Given semantic suggestions (typically attached to a dictionary as semantic_suggestions), this function summarizes candidate fields that appear to need ontology support but do not have a direct smn match.

Usage

detect_semantic_term_gaps(
  dict = NULL,
  suggestions = NULL,
  include_target_scopes = c("column", "code", "table", "dataset"),
  include_dictionary_roles = NULL,
  min_score = NA_real_
)

Arguments

dict

A dictionary tibble. Used only when suggestions is NULL.

suggestions

Optional semantic suggestion table. If omitted, this function uses attr(dict, "semantic_suggestions").

include_target_scopes

Target scopes to inspect.

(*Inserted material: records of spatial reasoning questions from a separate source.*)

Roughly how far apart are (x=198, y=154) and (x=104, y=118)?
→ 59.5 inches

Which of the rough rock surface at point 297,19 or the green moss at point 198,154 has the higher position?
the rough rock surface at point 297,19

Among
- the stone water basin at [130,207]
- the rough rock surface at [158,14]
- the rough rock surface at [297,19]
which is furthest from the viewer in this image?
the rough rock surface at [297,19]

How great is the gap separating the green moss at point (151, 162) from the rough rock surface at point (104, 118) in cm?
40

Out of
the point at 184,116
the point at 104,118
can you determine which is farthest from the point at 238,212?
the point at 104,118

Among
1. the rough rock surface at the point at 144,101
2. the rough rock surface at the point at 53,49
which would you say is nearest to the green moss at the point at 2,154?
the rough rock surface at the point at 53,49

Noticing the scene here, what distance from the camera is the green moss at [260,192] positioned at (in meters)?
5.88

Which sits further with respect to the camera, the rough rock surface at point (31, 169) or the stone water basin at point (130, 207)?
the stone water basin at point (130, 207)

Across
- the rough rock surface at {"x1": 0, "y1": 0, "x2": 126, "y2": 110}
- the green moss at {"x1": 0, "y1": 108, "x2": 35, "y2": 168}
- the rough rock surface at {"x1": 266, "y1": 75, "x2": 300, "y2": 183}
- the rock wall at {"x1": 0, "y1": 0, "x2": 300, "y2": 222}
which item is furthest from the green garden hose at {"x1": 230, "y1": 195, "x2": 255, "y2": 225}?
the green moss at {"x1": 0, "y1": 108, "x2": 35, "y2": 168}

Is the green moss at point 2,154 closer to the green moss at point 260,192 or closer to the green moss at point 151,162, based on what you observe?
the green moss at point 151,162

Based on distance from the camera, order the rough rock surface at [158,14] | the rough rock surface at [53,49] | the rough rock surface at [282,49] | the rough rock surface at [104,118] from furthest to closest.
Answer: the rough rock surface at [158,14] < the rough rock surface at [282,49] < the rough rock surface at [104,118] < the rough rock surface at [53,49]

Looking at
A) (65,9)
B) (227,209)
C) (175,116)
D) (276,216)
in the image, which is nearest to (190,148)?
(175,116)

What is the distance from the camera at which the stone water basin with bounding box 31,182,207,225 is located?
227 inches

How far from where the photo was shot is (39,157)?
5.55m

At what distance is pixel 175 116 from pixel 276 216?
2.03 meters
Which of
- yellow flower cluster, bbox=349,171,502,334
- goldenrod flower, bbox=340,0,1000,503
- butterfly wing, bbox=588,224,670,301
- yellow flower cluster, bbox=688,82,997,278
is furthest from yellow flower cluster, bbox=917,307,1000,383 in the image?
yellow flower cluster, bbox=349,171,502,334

Defaults to all supported scopes.

include_dictionary_roles

Optional vector of dictionary roles to restrict the gap scan (for example c("variable", "property", "entity")).

min_score

Optional minimum score filter. Rows with score below this value are ignored when score is available.

Value

A tibble with one row per target that has no SMN match. Key columns:

  • dataset_id, table_id, column_name, target_scope, target_sdp_file, target_sdp_field, target_row_key, dictionary_role;

  • search_query text used for lookup;

  • top_non_smn_source, top_non_smn_label, top_non_smn_iri, top_non_smn_score;

  • non_smn_sources, candidate_count, placement_recommendation, placement_confidence, placement_rationale.

Details

It is designed to support a practical workflow:

  1. generate semantic suggestions with suggest_semantics();

  2. detect unresolved gaps with detect_semantic_term_gaps();

  3. render request payloads with render_ontology_term_request();

  4. optionally submit issues with submit_term_request_issues().

Examples

suggestions <- tibble::tibble(
  dataset_id = c("d1", "d1"),
  table_id = c("t1", "t1"),
  column_name = c("run_id", "run_id"),
  code_value = NA_character_,
  column_label = c("Run ID", "Run ID"),
  column_description = "Run identifier from local monitoring pipeline",
  dictionary_role = c("variable", "variable"),
  target_scope = c("column", "column"),
  target_sdp_file = c("column_dictionary.csv", "column_dictionary.csv"),
  target_sdp_field = c("term_iri", "term_iri"),
  target_row_key = c("run_id", "run_id"),
  search_query = c("run_id", "run_id"),
  label = c("Run ID", "Run ID"),
  iri = c(NA_character_, NA_character_),
  source = c("gbif", "worms"),
  ontology = c("gbif", "worms"),
  match_type = c("label", "label"),
  definition = NA_character_,
  score = c(0.9, 0.85)
)
gaps <- detect_semantic_term_gaps(
  suggestions = suggestions,
  include_dictionary_roles = "variable"
)
#> Error in detect_semantic_term_gaps(suggestions = suggestions, include_dictionary_roles = "variable"): could not find function "detect_semantic_term_gaps"
gaps
#> Error: object 'gaps' not found